With more opportunity, more roles and role models, that’s changing.
“These guys are pretty confident in themselves. It helps that there are more of them,” said Miele.
The Maine State Ballet has relied on local dancer Glenn Davis for male dance parts for 20 years. This year, he shares the Nutcracker Prince with 17-year-old Maiki Saito of Scarborough.
To Miele, who danced under famed choreographer George Balanchine, this is significant.
“This $200,000 production is not riding on one man’s shoulders,” she said.
Saito, an athletic-looking youth with dark spiky hair, started ballet at age 7.
“[Ballet] is a good workout, I love the people and it’s a stress reliever,” he said.
Instead of being teased for being a ballet boy, on the contrary, his classmates are impressed and proud of his stagecraft.
“A lot of people congratulate me or support me,” said Saito. “It’s a lot of fun — gets the blood flowing.”
Nick Anderson, 14, of Scarborough has been limbering up at the barre since he was 4. The toy soldier and Mouse King in this year’s “Nutcracker” was introduced to ballet like a lot of boys, through his sister.
“I came home and said, “I could do that,” Anderson said of seeing his sister perform.
His parents signed him up for ballet classes right away.
Ballet, which requires coordination and focus, also helps Anderson with other sports such as soccer. But, he says, it’s less forgiving.
“There is more precision in ballet than there is in soccer,” said Anderson. “You have to be spot on every time and with soccer sometimes you hit a pass sometimes you don’t. It’s really about nailing everything every time in ballet.”
And when the pressures of school and being a teenager start to mount, ballet provides something else — an escape.
“I can come here after school and pretty much forget about everything. When you are dancing you just focus on technique,” said Anderson during a recent rehearsal.
As sports become less gender-specific and more about ability, the walls are coming down.

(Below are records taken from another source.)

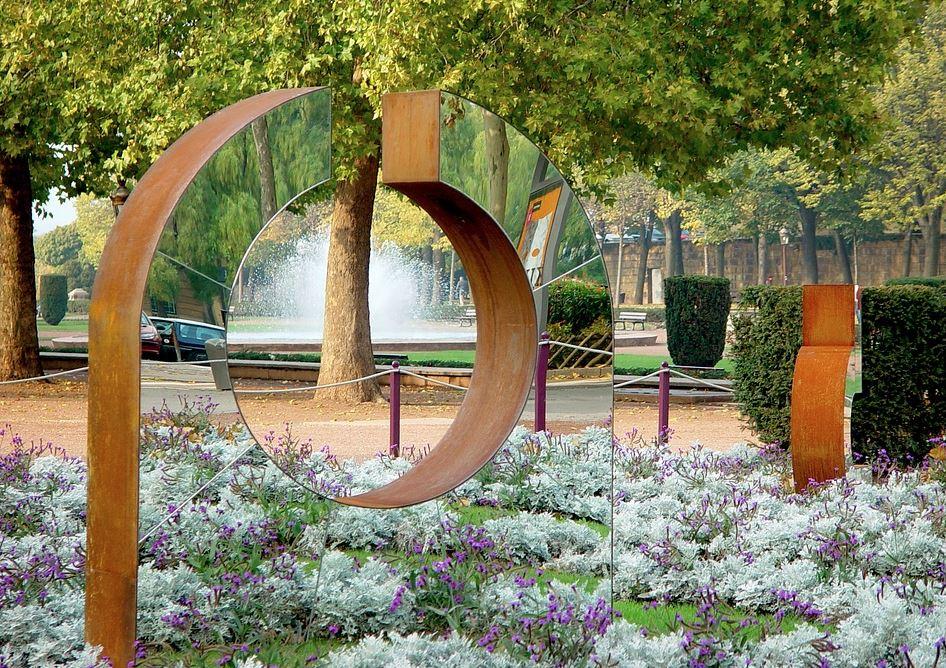 Parc Metz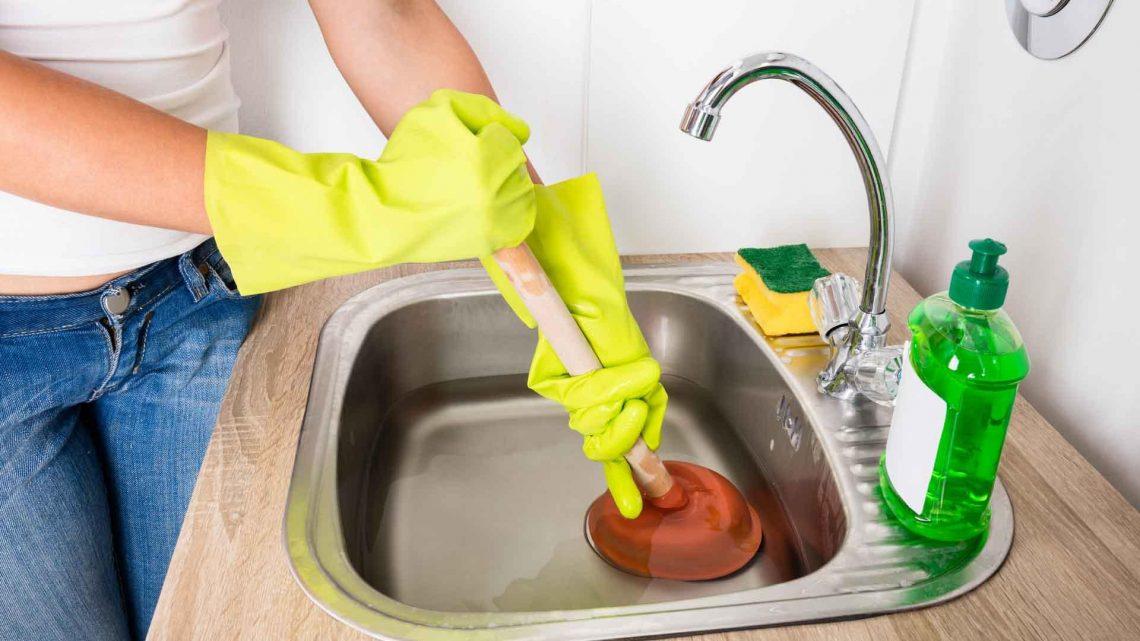 Comment Déboucher une canalisation avec un furet ?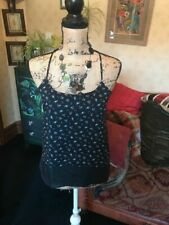 C&A CLOCKHOUSE Ladies Dip Hem Navy Black Floral Layered Strappy Top Size XS NEW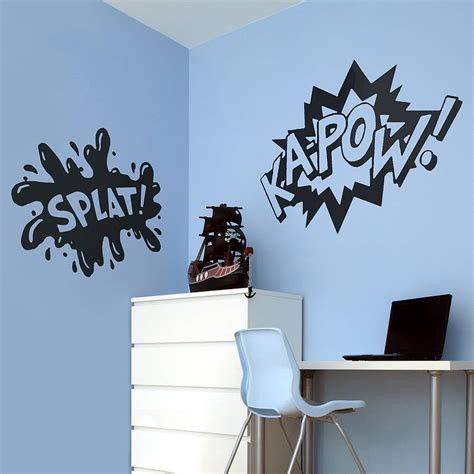 comic wall stickers comic words vinyl wall stickers by oakdene designs notonthehighstreet
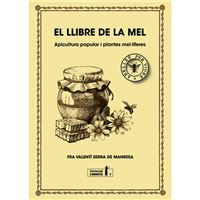 El llibre de la mel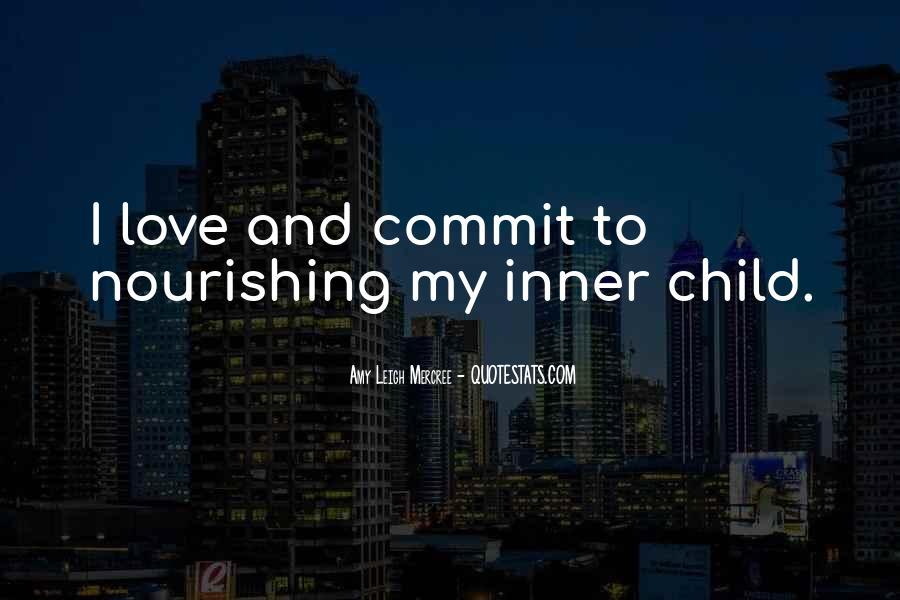 Nourishing Quotes #121013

Supportive parents, including Brian Rahill of Orono, shrug off askance looks when telling people their son takes ballet.
“It’s important as a parent to allow boys to express themselves in lots of ways,” Rahill said.
His son Ben Allan-Rahill, 13, will perform in Robinson Ballet’s “The Nutcracker” for the fourth time this year. The traveling production, with shows in New Hampshire and across the state, settles into the University of Maine’s Collins Center for the Arts Dec. 21 and 22.
Allan-Rahill’s schedule overlaps with ice hockey and that has posed problems socially.
“People have a vision of what boys should be doing. When you are a tough guy hockey player and have to say you will miss games because you have to dance in ‘The Nutcracker,’ … he’s learned that this is who he is and what he is doing,” said Rahill.
Sticking to ballet is the biggest challenge for boys. Blowback from peers starts to set in in middle school. The typical trajectory is for boys to start tap dancing when they are young and “we lose them when they are in high school to sports,” said Miele.
That’s why role models such as Davis are paramount.
“The more we get out in the community the more we perform and boys see it as a viable option” and the more they stay, he said.
Despite the obvious upsides, donning flats and tights is not always easy. No matter how rock solid your confidence is.
“Boys come to a line they have to cross. Are they going to give in to people making fun of them or quit? For some it’s harder than others,” said Davis, who coaches young dancers on the topic of peer pressure.
“You have to take a stand at some point and say, ‘do I care more about what people think of me or do I care more about what I’m doing?’”
Parents say that choice is getting easier.
“I don’t think there is such a thing as girls’ sports and boys’ sports,” said Rahill. “Society has gotten more open, accepting and understanding. People are recognizing you can be masculine in a lot of different ways.”